**DATA SECTION**:
··········
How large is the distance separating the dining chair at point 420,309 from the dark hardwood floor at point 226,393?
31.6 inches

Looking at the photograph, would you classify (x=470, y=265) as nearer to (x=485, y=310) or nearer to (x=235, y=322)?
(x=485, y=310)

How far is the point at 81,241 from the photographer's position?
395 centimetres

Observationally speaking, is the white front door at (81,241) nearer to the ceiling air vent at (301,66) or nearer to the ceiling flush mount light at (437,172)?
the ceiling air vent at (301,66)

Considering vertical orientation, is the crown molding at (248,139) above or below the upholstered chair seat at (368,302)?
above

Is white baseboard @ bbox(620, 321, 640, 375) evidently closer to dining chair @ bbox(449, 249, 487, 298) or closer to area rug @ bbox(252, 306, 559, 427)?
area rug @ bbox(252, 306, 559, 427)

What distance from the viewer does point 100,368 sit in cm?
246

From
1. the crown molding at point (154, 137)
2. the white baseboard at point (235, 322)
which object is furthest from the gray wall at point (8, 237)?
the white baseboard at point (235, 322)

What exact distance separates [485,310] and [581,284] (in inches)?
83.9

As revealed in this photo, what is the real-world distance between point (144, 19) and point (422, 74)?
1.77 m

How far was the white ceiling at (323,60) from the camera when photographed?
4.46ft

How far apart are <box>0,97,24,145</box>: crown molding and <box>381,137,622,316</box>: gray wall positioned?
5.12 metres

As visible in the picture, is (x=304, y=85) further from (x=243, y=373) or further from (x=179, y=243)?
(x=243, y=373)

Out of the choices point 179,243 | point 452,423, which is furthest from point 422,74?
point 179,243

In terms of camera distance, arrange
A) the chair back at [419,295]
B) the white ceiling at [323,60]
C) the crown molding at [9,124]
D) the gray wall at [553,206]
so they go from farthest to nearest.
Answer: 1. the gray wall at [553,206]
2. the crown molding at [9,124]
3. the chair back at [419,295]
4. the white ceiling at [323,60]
··········
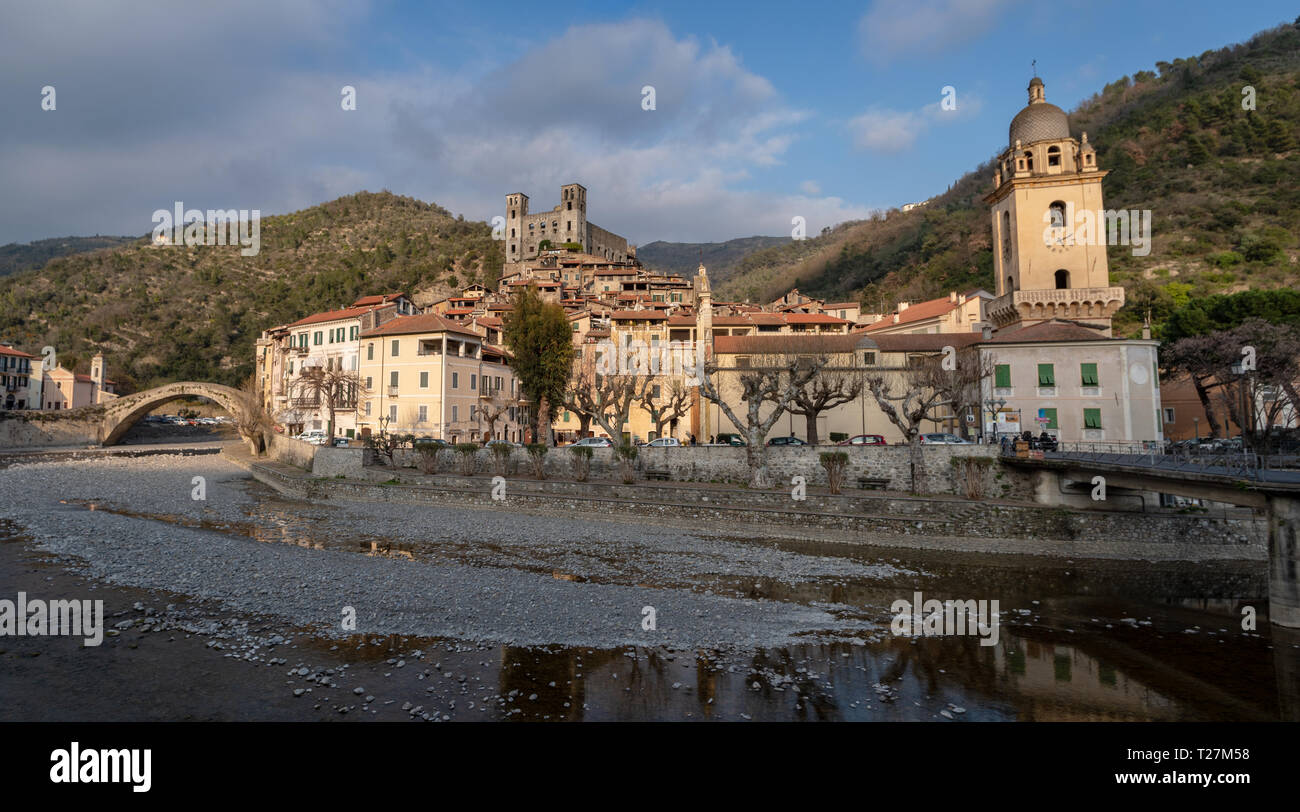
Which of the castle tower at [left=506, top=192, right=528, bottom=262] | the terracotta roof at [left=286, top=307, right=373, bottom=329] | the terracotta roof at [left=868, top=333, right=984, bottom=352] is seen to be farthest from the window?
··········
**EXERCISE REQUIREMENTS**: Copy out the rows from the line containing "How large is" through the line containing "5.12 metres", including both of those lines.

**RESULT OF THE EXERCISE**:
How large is the distance separating the dining chair at point 420,309 from the dark hardwood floor at point 226,393?
31.6 inches

Looking at the photograph, would you classify (x=470, y=265) as nearer to (x=485, y=310) or nearer to (x=235, y=322)?
(x=485, y=310)

How far is the point at 81,241 from the photographer's position?
395 centimetres

Observationally speaking, is the white front door at (81,241) nearer to the ceiling air vent at (301,66) or nearer to the ceiling flush mount light at (437,172)?
the ceiling air vent at (301,66)

Considering vertical orientation, is the crown molding at (248,139) above or below the upholstered chair seat at (368,302)?
above

Is white baseboard @ bbox(620, 321, 640, 375) evidently closer to dining chair @ bbox(449, 249, 487, 298) or closer to area rug @ bbox(252, 306, 559, 427)?
area rug @ bbox(252, 306, 559, 427)

What distance from the viewer does point 100,368 sit in cm?
246

From
1. the crown molding at point (154, 137)
2. the white baseboard at point (235, 322)
which object is furthest from the gray wall at point (8, 237)?
the white baseboard at point (235, 322)

What exact distance separates [485,310] and [581,284] (in inches)?
83.9

As revealed in this photo, what is the real-world distance between point (144, 19) and point (422, 74)?
1.77 m

How far was the white ceiling at (323,60) from the camera when photographed?
4.46ft

How far apart are <box>0,97,24,145</box>: crown molding and <box>381,137,622,316</box>: gray wall positioned?
5.12 metres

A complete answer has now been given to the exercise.